We have clarified the intracellular localization of IRS family proteins associated with PI 3-kinase in mouse adipocytes and their activity in response to insulin. In adipocytes from wild-type mice, tyrosine-phosphorylated IRS-1 and IRS-2 were distributed in the PM and LDM fractions, whereas IRS-3 was predominantly localized in the PM fraction (Fig. 1). Insulin stimulated PI 3-kinase activity via all three proteins (IRS-1, -2, and -3) in the PM fraction of wild-type adipocytes and via IRS-1 and IRS-2 in the LDM fraction (Figs. 2 and 3,B). In adipocytes from IRS-1 null mice, insulin-stimulated PI 3-kinase activity in αPY immunoprecipitates was reduced by 69% in the LDM fraction because of extremely low tyrosine-phosphorylation of IRS-3, despite tyrosine-phosphorylation of IRS-2, and it was reduced to 60% in the PM fraction because of a substantial amount of tyrosine-phosphorylation of IRS-3. These results were consistent with the subcellular localization of IRS-1, -2, and -3. In addition, insulin-stimulated PI 3-kinase activity in αPY immunoprecipitates after IRS-2 immunodepletion in the PM fraction from IRS-1 null mice was stimulated several-fold by insulin, but it was only barely stimulated by insulin in the LDM fraction (Fig. 3B).

Our observations confirmed the earlier findings of Ruderman’s group that IRS-1 and pp60 (now referred to as IRS-3) play a role in activating PI 3-kinase in response to insulin in the LDM and PM fractions, respectively, by using αPY immunoprecipitates of rat adipocytes (26,28).
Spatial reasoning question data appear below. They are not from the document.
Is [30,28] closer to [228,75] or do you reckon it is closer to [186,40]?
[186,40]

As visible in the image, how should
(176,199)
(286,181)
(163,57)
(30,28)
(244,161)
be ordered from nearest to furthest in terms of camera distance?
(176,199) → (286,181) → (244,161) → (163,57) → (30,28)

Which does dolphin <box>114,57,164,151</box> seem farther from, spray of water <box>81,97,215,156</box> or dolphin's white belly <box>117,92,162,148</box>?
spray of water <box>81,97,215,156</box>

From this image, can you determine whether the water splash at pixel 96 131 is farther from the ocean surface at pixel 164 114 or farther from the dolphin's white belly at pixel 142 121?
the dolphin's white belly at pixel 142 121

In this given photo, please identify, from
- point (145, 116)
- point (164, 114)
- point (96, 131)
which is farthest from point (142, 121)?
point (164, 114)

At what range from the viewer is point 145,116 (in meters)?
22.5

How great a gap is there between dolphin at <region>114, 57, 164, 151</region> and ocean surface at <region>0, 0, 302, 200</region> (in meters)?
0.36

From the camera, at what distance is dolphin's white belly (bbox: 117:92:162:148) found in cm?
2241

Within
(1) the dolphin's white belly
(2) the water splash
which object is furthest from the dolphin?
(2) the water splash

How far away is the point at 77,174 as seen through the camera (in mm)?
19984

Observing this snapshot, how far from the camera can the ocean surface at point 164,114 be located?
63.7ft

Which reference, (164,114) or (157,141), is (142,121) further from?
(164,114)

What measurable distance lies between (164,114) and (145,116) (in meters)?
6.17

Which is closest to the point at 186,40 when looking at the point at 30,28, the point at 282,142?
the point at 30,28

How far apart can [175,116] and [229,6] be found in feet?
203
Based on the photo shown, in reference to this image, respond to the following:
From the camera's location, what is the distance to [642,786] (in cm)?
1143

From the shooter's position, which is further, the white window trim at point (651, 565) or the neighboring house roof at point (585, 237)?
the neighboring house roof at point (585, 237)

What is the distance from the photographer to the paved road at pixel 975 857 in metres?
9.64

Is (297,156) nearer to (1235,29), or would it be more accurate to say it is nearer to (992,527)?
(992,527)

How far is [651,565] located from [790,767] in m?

However, IRS-2 had not been identified at that time, and thus the role and subcellular localization of IRS-2 in adipocytes was not specifically addressed. In the present study, we measured PI 3-kinase activity in anti–IRS-2 antibody immunoprecipitates in the PM and LDM of extracts of adipocytes from wild-type mice to evaluate PI 3-kinase activity specifically associated with IRS-2. We also measured PI 3-kinase activity in PM and LDM of extracts from IRS-1 null mice after immunodepleion by anti–IRS-2 antibody to evaluate PI 3-kinase activity associated with IRS-3. As a result, we demonstrated that not only IRS-1 but also IRS-2 plays a major role in activating PI 3-kinase in response to insulin in the LDM fraction and that IRS-3 plays a major role in the PM fraction.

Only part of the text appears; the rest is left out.